Maxime Gillio, l’auteur

Maxime Gillio
A débuté sa vie professionnelle dans l’enseignement avant de rendre son tablier au bout de douze années de sacerdoce. Comme il en avait assez de corriger les copies de ses élèves, il s’est dit qu’il allait faire carrément autre chose.

Peine perdue, il corrige désormais ses propres fautes et celles de ses nouveaux collègues au sein de l’agence de promotion des livres qu’il a fondée avec deux amis. Correcteur, chroniqueur, rédacteur, organisateur d’événements littéraires… pas moyen de quitter les lettres, même si celles-ci sont désormais de noblesse.

Neuf romans publiés pour l’instant, certains d’une noirceur extrême, d’autres complètement déjantés, sous son nom ou sous d’autres.

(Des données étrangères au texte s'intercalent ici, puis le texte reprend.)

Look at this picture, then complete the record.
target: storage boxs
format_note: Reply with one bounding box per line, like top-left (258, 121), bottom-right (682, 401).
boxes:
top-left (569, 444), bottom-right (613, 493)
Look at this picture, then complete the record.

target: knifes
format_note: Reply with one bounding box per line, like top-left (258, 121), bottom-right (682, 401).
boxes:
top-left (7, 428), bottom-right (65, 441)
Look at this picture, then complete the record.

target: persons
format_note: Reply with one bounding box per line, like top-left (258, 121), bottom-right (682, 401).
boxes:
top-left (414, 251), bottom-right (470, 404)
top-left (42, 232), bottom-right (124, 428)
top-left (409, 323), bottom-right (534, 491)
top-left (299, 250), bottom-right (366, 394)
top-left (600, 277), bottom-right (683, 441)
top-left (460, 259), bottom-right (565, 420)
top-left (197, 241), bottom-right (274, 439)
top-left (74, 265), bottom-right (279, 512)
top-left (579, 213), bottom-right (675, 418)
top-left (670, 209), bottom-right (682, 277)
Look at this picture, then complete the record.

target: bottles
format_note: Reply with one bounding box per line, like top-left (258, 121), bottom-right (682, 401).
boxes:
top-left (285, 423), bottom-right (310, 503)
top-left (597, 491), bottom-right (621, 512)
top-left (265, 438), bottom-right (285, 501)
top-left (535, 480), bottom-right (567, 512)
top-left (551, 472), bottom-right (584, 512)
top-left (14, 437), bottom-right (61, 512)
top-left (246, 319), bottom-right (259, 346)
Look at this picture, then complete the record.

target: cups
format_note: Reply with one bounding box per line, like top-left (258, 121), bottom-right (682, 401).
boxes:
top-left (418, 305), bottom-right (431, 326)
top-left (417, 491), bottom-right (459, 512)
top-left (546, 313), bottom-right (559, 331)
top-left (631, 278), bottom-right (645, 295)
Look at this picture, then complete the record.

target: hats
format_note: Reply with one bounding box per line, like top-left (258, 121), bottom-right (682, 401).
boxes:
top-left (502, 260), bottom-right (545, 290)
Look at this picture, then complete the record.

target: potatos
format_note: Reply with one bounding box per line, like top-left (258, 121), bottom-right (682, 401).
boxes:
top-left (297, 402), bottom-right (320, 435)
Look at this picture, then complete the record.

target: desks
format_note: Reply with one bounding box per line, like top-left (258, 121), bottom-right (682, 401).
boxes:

A longtemps privilégié le polar avant de passer à la saga historique et au roman gore avec un détour par la case jeunesse afin de soigner son hyperactivité chronique. Surnommé « Henri III » pour sa capacité à enfiler les pages avec une constance qui force l’admiration.

Déteste donner l’impression qu’écrire nécessite de la sueur, car l’élégance consiste à ne pas montrer ses auréoles sous les bras quand on sert la soupe. Ce doit être la raison pour laquelle il ne se départit jamais de ses pulls hideux – mais fétiches – lorsqu’il se met à son bureau.